2.3. ICP-MS and ICP-OES Analysis

For the analysis, approximately 0.5–1.0 g of sample, together with 5 mL of ultrapure (for trace analysis) HNO3 (67–69%) and 1 mL of hydrogen peroxide (H2O2), as well as 5 mL of ultrapure water, were directly introduced into a 100 mL TFM vessel. Acid digestion was performed using a Milestone microwave system, Ethos 1, in four steps: 5 min at 1000 W and 85 °C, 10 min at 1000 W and 145 °C, 4 min at 1000 W and 180 °C, 15 min at 1000 W, and cooling [41]. The mixture was filtered and filled up to 100 mL with distilled H2O.
ICP-MS calibration solutions for the analytes measured at 1, 5, 10, 100, and 200 ppb for As, Be, Cd, Cu, Pb, and Zn, as well as at 0.2, 0.5, 1.0, 2.0, and 3.0 ppb for Hg, were prepared by opportune dilutions of two different reference materials (o2si Multi-element aqueous RM 100 mL 20 µg mL−1, and o2si Single-element Mercury Hg aqueous RM 100 mL 1007 µg mL−1) in 0.5 % (v/v) HNO3 and 0.5% (v/v) HCl [42]. Internal standardization was applied, with an internal standard at 20 ppb, added on-line via a T-piece before the nebulizer. For the ICP-MS measurements a Thermo Scientific iCAP Qc ICP-MS was used [43] (see Figure 3).
The sample introduction system consisted of a cooled (3 °C) Peltier, a baffled cyclonic spray chamber, a PFA nebulizer, and a quartz torch with a 2.5 mm i.d. removable quartz injector. The instrument operated in a single collision cell mode, with kinetic energy discrimination (KED), using pure He as collision gas. All samples were presented for analysis using a Cetac ASX-520. The iCAP Qc ICP-MS operated in a single KED mode using 1550 W forward power, 0.98 L min−1 nebulizer gas, 0.8 L min−1 auxiliary gas, 14.0 L min−1 cool gas flow, 4.5 mL min−1 He collision cell gas, 45 s each for sample uptake/wash time, optimized dwell times per analyte (0.1 s, except 0.5 s for As), one point per peak, and three repeats per sample.
For the ICP-OES measurements, a Perkin Elmer Optima 2100 DV was employed [44] (see Figure 4).
The operating conditions were 1450 W RF power, 15 L min−1 plasma gas flow rate, 0.2 L min−1 auxiliary gas flow rate, 0.8 L min−1 nebulizer gas flow rate, 1.5 L min−1 sample flow rate, 50 s read delay, CCD detector, and nitrogen purge gas, with 589.592 nm (Na), 285.213 nm (Mg), 317.933 nm (Ca) wavelengths.

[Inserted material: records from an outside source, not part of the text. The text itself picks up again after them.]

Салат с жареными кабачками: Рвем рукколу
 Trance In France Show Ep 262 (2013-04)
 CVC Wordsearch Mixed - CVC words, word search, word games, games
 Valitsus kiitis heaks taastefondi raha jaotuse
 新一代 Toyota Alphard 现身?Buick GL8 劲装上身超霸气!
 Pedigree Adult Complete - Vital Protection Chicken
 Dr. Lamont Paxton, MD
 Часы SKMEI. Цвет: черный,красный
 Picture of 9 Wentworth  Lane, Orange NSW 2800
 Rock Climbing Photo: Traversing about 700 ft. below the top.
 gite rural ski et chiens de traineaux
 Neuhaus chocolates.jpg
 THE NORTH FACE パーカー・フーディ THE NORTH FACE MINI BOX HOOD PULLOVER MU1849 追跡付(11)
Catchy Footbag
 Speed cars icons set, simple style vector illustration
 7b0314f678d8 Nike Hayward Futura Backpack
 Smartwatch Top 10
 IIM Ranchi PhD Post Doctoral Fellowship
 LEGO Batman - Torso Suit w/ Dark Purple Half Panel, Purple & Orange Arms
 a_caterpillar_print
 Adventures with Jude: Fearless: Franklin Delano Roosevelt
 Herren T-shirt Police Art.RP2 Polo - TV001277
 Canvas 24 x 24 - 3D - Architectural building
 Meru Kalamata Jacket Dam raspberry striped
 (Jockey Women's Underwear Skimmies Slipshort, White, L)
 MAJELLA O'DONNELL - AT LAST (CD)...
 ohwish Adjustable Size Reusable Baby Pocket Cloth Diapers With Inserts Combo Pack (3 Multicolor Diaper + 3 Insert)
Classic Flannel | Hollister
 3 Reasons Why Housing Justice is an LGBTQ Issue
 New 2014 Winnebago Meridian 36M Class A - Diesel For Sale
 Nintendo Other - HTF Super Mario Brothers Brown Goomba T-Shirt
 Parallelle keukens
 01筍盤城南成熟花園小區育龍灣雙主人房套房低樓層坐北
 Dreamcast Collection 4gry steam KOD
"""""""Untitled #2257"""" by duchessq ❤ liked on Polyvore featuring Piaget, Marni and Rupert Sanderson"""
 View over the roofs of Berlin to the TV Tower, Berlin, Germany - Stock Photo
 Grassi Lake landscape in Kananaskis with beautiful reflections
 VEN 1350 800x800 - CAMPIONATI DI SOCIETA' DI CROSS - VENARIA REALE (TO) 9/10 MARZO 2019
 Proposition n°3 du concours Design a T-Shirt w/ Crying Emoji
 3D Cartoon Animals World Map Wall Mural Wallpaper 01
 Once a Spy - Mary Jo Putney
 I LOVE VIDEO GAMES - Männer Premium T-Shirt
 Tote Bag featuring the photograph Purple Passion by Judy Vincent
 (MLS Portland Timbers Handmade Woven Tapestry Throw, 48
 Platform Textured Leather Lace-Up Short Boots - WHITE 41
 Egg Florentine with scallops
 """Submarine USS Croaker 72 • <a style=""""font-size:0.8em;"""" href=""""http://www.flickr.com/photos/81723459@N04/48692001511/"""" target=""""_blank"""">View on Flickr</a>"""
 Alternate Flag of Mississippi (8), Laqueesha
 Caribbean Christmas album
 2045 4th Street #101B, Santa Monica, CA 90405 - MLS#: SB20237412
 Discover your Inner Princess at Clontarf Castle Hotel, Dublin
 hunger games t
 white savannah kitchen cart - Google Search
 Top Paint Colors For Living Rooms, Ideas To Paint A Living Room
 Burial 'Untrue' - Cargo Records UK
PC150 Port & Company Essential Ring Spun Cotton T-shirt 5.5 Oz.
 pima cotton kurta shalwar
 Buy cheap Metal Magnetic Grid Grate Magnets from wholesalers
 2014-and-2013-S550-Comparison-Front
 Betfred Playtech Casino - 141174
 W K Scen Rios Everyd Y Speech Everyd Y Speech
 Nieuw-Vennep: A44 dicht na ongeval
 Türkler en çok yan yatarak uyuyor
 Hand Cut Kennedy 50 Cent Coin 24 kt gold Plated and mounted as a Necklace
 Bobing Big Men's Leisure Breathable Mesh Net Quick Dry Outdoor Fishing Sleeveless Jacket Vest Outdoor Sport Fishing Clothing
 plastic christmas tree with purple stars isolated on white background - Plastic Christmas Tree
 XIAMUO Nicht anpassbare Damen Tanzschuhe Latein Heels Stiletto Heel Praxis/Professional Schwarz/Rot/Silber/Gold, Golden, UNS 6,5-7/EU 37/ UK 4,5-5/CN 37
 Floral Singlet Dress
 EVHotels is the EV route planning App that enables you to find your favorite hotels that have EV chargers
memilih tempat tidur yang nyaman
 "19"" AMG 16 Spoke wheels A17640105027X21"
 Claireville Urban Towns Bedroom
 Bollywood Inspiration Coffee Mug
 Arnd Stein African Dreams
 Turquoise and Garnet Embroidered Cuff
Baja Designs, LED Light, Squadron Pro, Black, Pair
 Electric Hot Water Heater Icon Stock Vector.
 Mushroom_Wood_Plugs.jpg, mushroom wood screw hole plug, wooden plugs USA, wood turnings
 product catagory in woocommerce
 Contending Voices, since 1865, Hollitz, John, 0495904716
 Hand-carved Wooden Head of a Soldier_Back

2.4. Multivariate Statistical Analysis

The Microcal Origin software for Windows (Northampton, MA, United States, ver. 2018) was used for all statistical calculations [45]. A statistical analysis was conducted, starting on a multivariate matrix, where variables were the average concentrations of detected elements (P, Mg, Ca, Na, Fe, Zn, Mn, Cu, Ni), and the cases were the eleven analyzed flour samples.
With the aim of unambiguously correlating flour samples to their botanical origin, according to their elemental concentrations, an exploratory method (principal components analysis, PCA) was performed. It ensures the reduction of the data dimensionality, whereas the combinations of variables identified by the PCs provide the greatest contribution to sample variability. Before the elaboration, the appropriateness of the data set was preliminarily checked by the Bartlett test (sphericity test), as already reported in a previous work [46].

3. Results and Discussion

3.1. Radioactivity Analysis

The activity concentration of 40K in the investigated flour samples, as calculated by Equation (1), is reported in Table 2 as mean value ± standard deviation for each type of flour.
The highest value refers to chestnut flour. This may reasonably reflect the different composition of the two investigated flours, reported to have 847 mg and 171 mg of potassium per 100 g of sample [47,48], respectively.
Regarding 137Cs, its activity concentration in all analyzed samples, reported in Table 2, turned out to be lower than the minimum detectable activity value, thus excluding an anthropogenic radioactive contamination of the investigated samples.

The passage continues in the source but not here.